The HP 89410A measurement engine is based upon powerful digital signal processing technologies that provide its speed and flexibility. The key elements of the hardware that support the HP 89410A's high performance include:

* An exceptionally linear front end with high input impedance capability, input protection, autoranging, and anti-alias protection.

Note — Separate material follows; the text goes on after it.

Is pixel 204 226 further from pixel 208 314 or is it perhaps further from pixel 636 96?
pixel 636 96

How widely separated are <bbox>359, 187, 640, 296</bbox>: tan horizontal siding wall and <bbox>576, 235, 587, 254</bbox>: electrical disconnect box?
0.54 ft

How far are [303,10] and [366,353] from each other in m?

* A high-speed, 25.6-MSa/s (million samples per second), wide-dynamic-range analog-to-digital converter (ADC) that employs a proprietary implementation of large-scale dithering to provide superior linearity

* A custom 25.6-MSa/s digital local oscillator and decimating filter chipset that provide up to 23 bits of effective resolution

* Powerful floating-point signal processing using the Motorola DSP96002, which delivers up to 48-MFLOP (million floatingpoint operations per second) peak performance

* Dedicated display processing using the Texas Instruments TMS34020 graphics system processor, providing up to 60 display updates per second to a color display

* A versatile signal source that provides sine, chirp, random noise, and arbitrary signal types

* Full calibration to provide superior accuracy and signal fidelity

* Flexible triggering with both pretrigger and post-trigger delay and arm delay

* A backplane with slots to accommodate hardware upgrade options.

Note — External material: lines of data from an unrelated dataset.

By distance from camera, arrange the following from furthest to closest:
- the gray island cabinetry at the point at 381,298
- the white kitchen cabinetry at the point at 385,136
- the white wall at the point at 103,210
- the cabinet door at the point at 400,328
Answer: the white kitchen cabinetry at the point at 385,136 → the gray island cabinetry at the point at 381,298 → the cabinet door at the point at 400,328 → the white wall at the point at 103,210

The block diagram, Fig. 1, depicts the data flow path of the HP 89410A baseband vector signal analyzer. (Note that the HP 89410A and the HP 89440A IF section are identical. All further discussion will refer to the HP 89410A but applies equally to the HP 89440A IF section.) The signal input at the analog front end is amplified and alias protected. Following the analog signal conditioning, the signal undergoes analogto-digital conversion. The digital data, which is sampled at 25.6 MSa/s, is routed to a digital switch assembly and on to a proprietary digital LO and digital decimating filter chipset. The digital LO and decimating filters perform frequency selective band translation. The translated data is then stored in a sample RAM with a capacity of 32K samples per channel, which can be optionally increased to 512K. From the sample RAM, the captured data is bused to the DSP96002 processor and subjected to corrections, windows, FFT algorithms, and other math operations. The DSP also formats the data for viewing and writes the data to the display system. In the final step of the data path, the display processor, the TMS34020 GSP, constructs a trace from the formatted data and presents it to the user on an internal 7.5-inch color CRT. By using the high-speed components in the data path, the HP 89410A's signal processing hardware can process approximately 300 512-point complex spectra per second with display update rates reaching 60 per second.

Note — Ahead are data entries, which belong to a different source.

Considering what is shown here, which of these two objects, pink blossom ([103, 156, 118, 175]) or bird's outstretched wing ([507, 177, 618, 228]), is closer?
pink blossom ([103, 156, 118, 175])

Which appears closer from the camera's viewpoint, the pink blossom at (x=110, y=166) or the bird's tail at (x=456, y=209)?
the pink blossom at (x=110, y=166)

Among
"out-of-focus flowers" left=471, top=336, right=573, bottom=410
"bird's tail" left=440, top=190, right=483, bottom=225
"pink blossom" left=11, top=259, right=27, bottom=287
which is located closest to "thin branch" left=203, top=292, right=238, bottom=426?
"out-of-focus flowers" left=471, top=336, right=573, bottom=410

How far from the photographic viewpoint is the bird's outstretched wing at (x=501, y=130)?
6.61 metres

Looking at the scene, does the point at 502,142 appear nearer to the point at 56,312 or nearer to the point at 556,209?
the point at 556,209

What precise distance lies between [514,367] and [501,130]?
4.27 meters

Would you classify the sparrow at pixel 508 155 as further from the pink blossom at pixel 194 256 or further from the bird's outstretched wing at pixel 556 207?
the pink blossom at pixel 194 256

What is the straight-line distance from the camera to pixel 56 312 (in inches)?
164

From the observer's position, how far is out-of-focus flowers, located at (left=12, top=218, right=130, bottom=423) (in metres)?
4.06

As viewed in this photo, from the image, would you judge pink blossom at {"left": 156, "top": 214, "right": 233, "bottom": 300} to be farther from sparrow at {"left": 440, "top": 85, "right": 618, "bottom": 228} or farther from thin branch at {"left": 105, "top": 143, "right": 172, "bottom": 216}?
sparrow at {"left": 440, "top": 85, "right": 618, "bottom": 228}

The data flow path for the source follows a similar sequence leading from the digital processing to the output of the analog source. In contrast to the receiver path, the digital LO and filters operate in the reverse mode in the source path, performing the necessary operations of data interpolation and frequency translation. The interpolated data is converted by the source digital-to-analog converter (DAC) at 25.6 MSa/s. A reconstruction filter and further conditioning circuitry prepare the analog signal to be output on the HP 89410A's front panel. The digital switch assembly between the front-end ADC and the digital local oscillator (LO) and decimating filters allows the digital source to be connected to the receiver data path for diagnostic purposes. Full analog calibration is accomplished by placing the internal calibration source path between the analog source and the two input channels.

Analog Input

The analog input provides the interface between the signal to be measured and the instrument's analog-to-digital converter. Impedance matching, ranging, and anti-alias filtering must be accomplished without compromising signal fidelity. The input must be robust in the face of real-world signals and inadvertent abuse. One input channel is standard, and a second is optional.